Bot with Big Personality

I’m working on a bot that has to keep a consistent personality while talking about anything. What I have now is a bot that can be given a description of an environment, a description of which personality it should take, and the sentence that a human is asking to it. For now it is able to provide varied replies. The language it uses is not yet the sharpest possible but I think it’s fun to interact with.

A quick summary of what I did is that I trained a variant of the Transformer, loosely inspired by the Wizard of Wikipedia architecture, on the LIGHT dataset, since it was the closest to the needs of the project. To sample the probability distribution generated by the model at inference time, I use Top-p sampling since according to several metrics gives the most human like responses, which was as well my impression when I compared to other options. All that using basically TensorFlow. To share the result I wanted to have it quickly online, so I used Anvil for that.

■ **Exercise prompt**:
Carry on the forum post about the bot with a consistent personality, starting after its last sentence.

■ **Source data**:
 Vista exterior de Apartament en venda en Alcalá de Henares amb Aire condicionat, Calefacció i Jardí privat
==
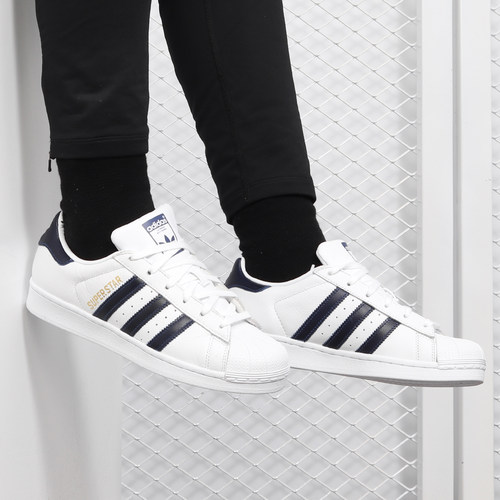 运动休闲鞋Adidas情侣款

■ **Response to this exercise**:
I made it produce as well an action to take and an emotion to show. It’s interesting that when the description of the persona is friendly, it tries to hug everything, while if the description is not that friendly, it tries to hit everything! Better versions will come!

Things I will eventually do are: use larger model, larger data to train, distill larger models pretrained on gigantic datasets, put it in the front end, faster inference, create a task that encourages the model to retrieve info from its persona, the past of the convo and the description of the environment.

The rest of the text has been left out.